ALASTAIR CAMPBELL, the Prime Minister's press chief, lives a Spartan life at Downing Street and turns down scores of lunch invites. Indeed Pandora believes that he has lunched with only one journalist since the election. That was with Kelvin McKenzie of Mirror Group and was clearly a great success for the Government. After hiring Paul Routledge as its chief political commentator last week, the Mirror headlined his debut with: "Achtung! Alastair ... He's Coming Your Way Soon!" But presumably not for a meal.

Dole is up

THINGS are looking up for the former American Vice-President Bob Dole, who failed dismally to unseat Bill Clinton in the last US election. American newspapers have reported that Dole was an early test recipient of Viagra, the male sexual wonder drug. Speaking a few days ago in Washington at the 22nd reunion of Gerald Ford's White House team, Dole told the former President: "There's an old saying - you're as young as you feel. And if you have any doubt about it, I have a great drug I can recommend."

Dome privileges

ONE of the many claims of the Millennium Dome planners has been that it will be a "car-free site". Residents of the Borough of Greenwich have been assured that they won't be locked into a hellish traffic grid-lock. The new Jubilee Line is being pushed to complete by the Dome's opening day and there has been endless utopian hype about turning the River Thames into a "highway" for visitors to "cruise".

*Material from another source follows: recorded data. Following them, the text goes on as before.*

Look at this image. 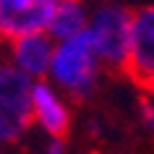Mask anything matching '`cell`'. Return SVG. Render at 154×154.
Listing matches in <instances>:
<instances>
[{"label":"cell","mask_w":154,"mask_h":154,"mask_svg":"<svg viewBox=\"0 0 154 154\" xmlns=\"http://www.w3.org/2000/svg\"><path fill=\"white\" fill-rule=\"evenodd\" d=\"M131 16L120 3H97L89 11L86 34H89L94 52H97L102 68H123L128 57L131 45Z\"/></svg>","instance_id":"cell-2"},{"label":"cell","mask_w":154,"mask_h":154,"mask_svg":"<svg viewBox=\"0 0 154 154\" xmlns=\"http://www.w3.org/2000/svg\"><path fill=\"white\" fill-rule=\"evenodd\" d=\"M32 86L29 76L0 57V138L3 144L18 141L32 125Z\"/></svg>","instance_id":"cell-3"},{"label":"cell","mask_w":154,"mask_h":154,"mask_svg":"<svg viewBox=\"0 0 154 154\" xmlns=\"http://www.w3.org/2000/svg\"><path fill=\"white\" fill-rule=\"evenodd\" d=\"M125 71L141 86L154 79V5L133 11L131 16V45L125 57Z\"/></svg>","instance_id":"cell-5"},{"label":"cell","mask_w":154,"mask_h":154,"mask_svg":"<svg viewBox=\"0 0 154 154\" xmlns=\"http://www.w3.org/2000/svg\"><path fill=\"white\" fill-rule=\"evenodd\" d=\"M144 89H146V94H149V99L154 102V79H152L149 84H144Z\"/></svg>","instance_id":"cell-11"},{"label":"cell","mask_w":154,"mask_h":154,"mask_svg":"<svg viewBox=\"0 0 154 154\" xmlns=\"http://www.w3.org/2000/svg\"><path fill=\"white\" fill-rule=\"evenodd\" d=\"M42 154H65V146L60 138H50V144L45 146V152Z\"/></svg>","instance_id":"cell-10"},{"label":"cell","mask_w":154,"mask_h":154,"mask_svg":"<svg viewBox=\"0 0 154 154\" xmlns=\"http://www.w3.org/2000/svg\"><path fill=\"white\" fill-rule=\"evenodd\" d=\"M32 123H37L50 138H63L71 125V110L63 94L47 81H34L32 86Z\"/></svg>","instance_id":"cell-7"},{"label":"cell","mask_w":154,"mask_h":154,"mask_svg":"<svg viewBox=\"0 0 154 154\" xmlns=\"http://www.w3.org/2000/svg\"><path fill=\"white\" fill-rule=\"evenodd\" d=\"M86 21H89V8L84 0H57L45 32L52 42H65L86 32Z\"/></svg>","instance_id":"cell-8"},{"label":"cell","mask_w":154,"mask_h":154,"mask_svg":"<svg viewBox=\"0 0 154 154\" xmlns=\"http://www.w3.org/2000/svg\"><path fill=\"white\" fill-rule=\"evenodd\" d=\"M57 0H0V42L45 32Z\"/></svg>","instance_id":"cell-4"},{"label":"cell","mask_w":154,"mask_h":154,"mask_svg":"<svg viewBox=\"0 0 154 154\" xmlns=\"http://www.w3.org/2000/svg\"><path fill=\"white\" fill-rule=\"evenodd\" d=\"M0 152H3V138H0Z\"/></svg>","instance_id":"cell-12"},{"label":"cell","mask_w":154,"mask_h":154,"mask_svg":"<svg viewBox=\"0 0 154 154\" xmlns=\"http://www.w3.org/2000/svg\"><path fill=\"white\" fill-rule=\"evenodd\" d=\"M138 118H141V125H144L146 131H152L154 133V102L149 97L141 102V110H138Z\"/></svg>","instance_id":"cell-9"},{"label":"cell","mask_w":154,"mask_h":154,"mask_svg":"<svg viewBox=\"0 0 154 154\" xmlns=\"http://www.w3.org/2000/svg\"><path fill=\"white\" fill-rule=\"evenodd\" d=\"M52 52H55V42L47 37V32L24 34L8 42V63L18 68L24 76H29L32 81H42L47 76Z\"/></svg>","instance_id":"cell-6"},{"label":"cell","mask_w":154,"mask_h":154,"mask_svg":"<svg viewBox=\"0 0 154 154\" xmlns=\"http://www.w3.org/2000/svg\"><path fill=\"white\" fill-rule=\"evenodd\" d=\"M99 73H102V63L86 32L65 42H55L47 76L52 79L57 91H65L73 99H86L97 89Z\"/></svg>","instance_id":"cell-1"}]
</instances>
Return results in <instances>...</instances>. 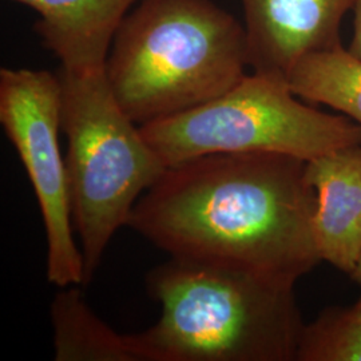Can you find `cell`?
<instances>
[{"label":"cell","instance_id":"obj_3","mask_svg":"<svg viewBox=\"0 0 361 361\" xmlns=\"http://www.w3.org/2000/svg\"><path fill=\"white\" fill-rule=\"evenodd\" d=\"M247 66L245 27L213 0H141L116 30L106 77L142 126L219 98Z\"/></svg>","mask_w":361,"mask_h":361},{"label":"cell","instance_id":"obj_4","mask_svg":"<svg viewBox=\"0 0 361 361\" xmlns=\"http://www.w3.org/2000/svg\"><path fill=\"white\" fill-rule=\"evenodd\" d=\"M59 79L73 219L89 283L111 238L168 168L118 104L106 68H62Z\"/></svg>","mask_w":361,"mask_h":361},{"label":"cell","instance_id":"obj_1","mask_svg":"<svg viewBox=\"0 0 361 361\" xmlns=\"http://www.w3.org/2000/svg\"><path fill=\"white\" fill-rule=\"evenodd\" d=\"M307 161L222 153L170 166L128 226L170 257L229 265L295 286L323 259Z\"/></svg>","mask_w":361,"mask_h":361},{"label":"cell","instance_id":"obj_14","mask_svg":"<svg viewBox=\"0 0 361 361\" xmlns=\"http://www.w3.org/2000/svg\"><path fill=\"white\" fill-rule=\"evenodd\" d=\"M350 277H352V280H355L357 284L361 285V255L360 257H359V261H357V264H356L355 271L350 273Z\"/></svg>","mask_w":361,"mask_h":361},{"label":"cell","instance_id":"obj_12","mask_svg":"<svg viewBox=\"0 0 361 361\" xmlns=\"http://www.w3.org/2000/svg\"><path fill=\"white\" fill-rule=\"evenodd\" d=\"M296 361H361V297L326 307L301 331Z\"/></svg>","mask_w":361,"mask_h":361},{"label":"cell","instance_id":"obj_7","mask_svg":"<svg viewBox=\"0 0 361 361\" xmlns=\"http://www.w3.org/2000/svg\"><path fill=\"white\" fill-rule=\"evenodd\" d=\"M356 0H241L247 63L253 73L288 79L313 52L341 46L344 16Z\"/></svg>","mask_w":361,"mask_h":361},{"label":"cell","instance_id":"obj_13","mask_svg":"<svg viewBox=\"0 0 361 361\" xmlns=\"http://www.w3.org/2000/svg\"><path fill=\"white\" fill-rule=\"evenodd\" d=\"M352 11L355 13L353 37L348 46V51L356 58L361 59V0H356Z\"/></svg>","mask_w":361,"mask_h":361},{"label":"cell","instance_id":"obj_8","mask_svg":"<svg viewBox=\"0 0 361 361\" xmlns=\"http://www.w3.org/2000/svg\"><path fill=\"white\" fill-rule=\"evenodd\" d=\"M305 174L316 193L322 259L350 276L361 255V143L312 158Z\"/></svg>","mask_w":361,"mask_h":361},{"label":"cell","instance_id":"obj_9","mask_svg":"<svg viewBox=\"0 0 361 361\" xmlns=\"http://www.w3.org/2000/svg\"><path fill=\"white\" fill-rule=\"evenodd\" d=\"M39 13L35 31L71 73L106 68L116 30L138 0H11Z\"/></svg>","mask_w":361,"mask_h":361},{"label":"cell","instance_id":"obj_11","mask_svg":"<svg viewBox=\"0 0 361 361\" xmlns=\"http://www.w3.org/2000/svg\"><path fill=\"white\" fill-rule=\"evenodd\" d=\"M288 80L300 99L325 104L361 126V59L343 44L304 56Z\"/></svg>","mask_w":361,"mask_h":361},{"label":"cell","instance_id":"obj_6","mask_svg":"<svg viewBox=\"0 0 361 361\" xmlns=\"http://www.w3.org/2000/svg\"><path fill=\"white\" fill-rule=\"evenodd\" d=\"M0 123L38 201L47 241V280L58 288L86 284L85 259L73 233L67 165L59 145V75L46 70L1 68Z\"/></svg>","mask_w":361,"mask_h":361},{"label":"cell","instance_id":"obj_5","mask_svg":"<svg viewBox=\"0 0 361 361\" xmlns=\"http://www.w3.org/2000/svg\"><path fill=\"white\" fill-rule=\"evenodd\" d=\"M140 128L166 168L222 153H279L310 161L361 143V126L348 116L305 104L288 79L258 73L210 102Z\"/></svg>","mask_w":361,"mask_h":361},{"label":"cell","instance_id":"obj_10","mask_svg":"<svg viewBox=\"0 0 361 361\" xmlns=\"http://www.w3.org/2000/svg\"><path fill=\"white\" fill-rule=\"evenodd\" d=\"M79 285L61 288L51 304L56 361H149L140 335H122L98 317Z\"/></svg>","mask_w":361,"mask_h":361},{"label":"cell","instance_id":"obj_2","mask_svg":"<svg viewBox=\"0 0 361 361\" xmlns=\"http://www.w3.org/2000/svg\"><path fill=\"white\" fill-rule=\"evenodd\" d=\"M161 305L138 334L149 361H296L295 286L241 268L170 257L147 274Z\"/></svg>","mask_w":361,"mask_h":361}]
</instances>
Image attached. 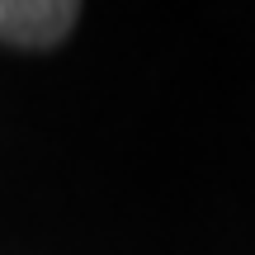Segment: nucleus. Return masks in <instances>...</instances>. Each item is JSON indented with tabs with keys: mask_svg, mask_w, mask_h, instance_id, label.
Listing matches in <instances>:
<instances>
[{
	"mask_svg": "<svg viewBox=\"0 0 255 255\" xmlns=\"http://www.w3.org/2000/svg\"><path fill=\"white\" fill-rule=\"evenodd\" d=\"M81 0H0V43L57 47L76 28Z\"/></svg>",
	"mask_w": 255,
	"mask_h": 255,
	"instance_id": "f257e3e1",
	"label": "nucleus"
}]
</instances>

How intriguing, then, to read Peter Mandelson's detailed written answer to Tory MP Norman Baker's question about parking at the Dome. It seems there will be 247 parking spaces for VIPs. As Pandora's Canary Wharf office overlooks Mandy's folly, it will be interesting to see how many ministers' cars find their way into those VIP slots. In other words, watch this space.

Faber's nemesis

IS SOMEBODY trying to finish off Tory MP David Faber's career once and for all? First he was sacked as Tory shadow Foreign Office spokesman on "the rest of the world" in William Hague's reshuffle. Yesterday, if that wasn't dire enough, an anonymous "press release" mysteriously found its way to the hacks at Westminster. Purporting to be a defence of Faber, it includes such hapless lines as "He is certainly no worse than many others on the front bench and recently had been performing well..."

It went on to make the ludicrous suggestion that Faber could have been sacked because his name was found in the visitor's book of a "PR girl" whom Hague supposedly fancied some years ago. Unfortunately, there were some hacks who concluded that this "release" had been written by Faber himself. When Pandora rang Faber and asked him point-blank if this was so, his denial was unyielding. "No, no, no. You must be joking. I haven't said a word."

Modern puds

SARA LEE, the Chicago-based frozen pastry corporation whose products are widely sold in Britain, yesterday announced its donation of 40 modern paintings worth $100m to various US museums. Foremost among the works is a Matisse called Lemons on a Pewter Plate. Pandora is thinking of commissioning Damien Hirst to do a copy called Lemon Cheesecake in Formaldehyde Syrup.